Infini Resources (ASX:I88) has significantly bolstered its uranium investment with the acquisition of two projects in Canada’s Athabasca Basin, one of the world's richest uranium-producing regions.

The company has secured the Reynolds and Boulding Lake uranium projects for a total consideration of AU$100,000, along with the issuance of 2,622,378 shares at 57 cents each. Performance rights were also included in the transaction.

Strategic Expansion in a High-Grade Uranium Region

The acquisition expands Infini’s landholding in the Athabasca Basin to 931 square kilometers—an area known for world-class uranium deposits such as Cigar Lake and McArthur River.

The Reynolds Lake Project, spanning 677 square kilometres, features anomalous uranium detected in lake sediments, as well as radiometric anomalies near the Needle Falls shear zone.

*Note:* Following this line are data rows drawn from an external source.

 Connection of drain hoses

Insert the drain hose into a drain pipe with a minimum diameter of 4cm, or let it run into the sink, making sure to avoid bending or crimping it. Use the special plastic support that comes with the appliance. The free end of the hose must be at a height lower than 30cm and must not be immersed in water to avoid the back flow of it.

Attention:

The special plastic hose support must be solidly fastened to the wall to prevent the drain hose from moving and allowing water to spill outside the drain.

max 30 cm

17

Meanwhile, the Boulding Lake Project, covering 254 square kilometres, lies close to territory containing radioactive boulders.

Both projects are situated within 100 kilometres of the McArthur River and Eagle Point high-grade uranium camps, enhancing their exploration potential.

Company Outlook and Strategic Vision

Infini Resources' Executive Director, David Pevcic, highlighted the importance of these acquisitions in strengthening the company’s uranium exploration portfolio.

“The completion of this acquisition marks a significant milestone for Infini as we expand our footprint to the Athabasca Basin,” Pevcic stated. “With a strong focus on advancing our flagship Portland Creek Project, the addition of Reynolds and Boulding Lake complements our strategy to build a diversified and high-impact uranium exploration portfolio.”

Market Performance

Infini shares have been trading at 19 cents ahead of Week 14, as investors assess the company’s expanded uranium strategy.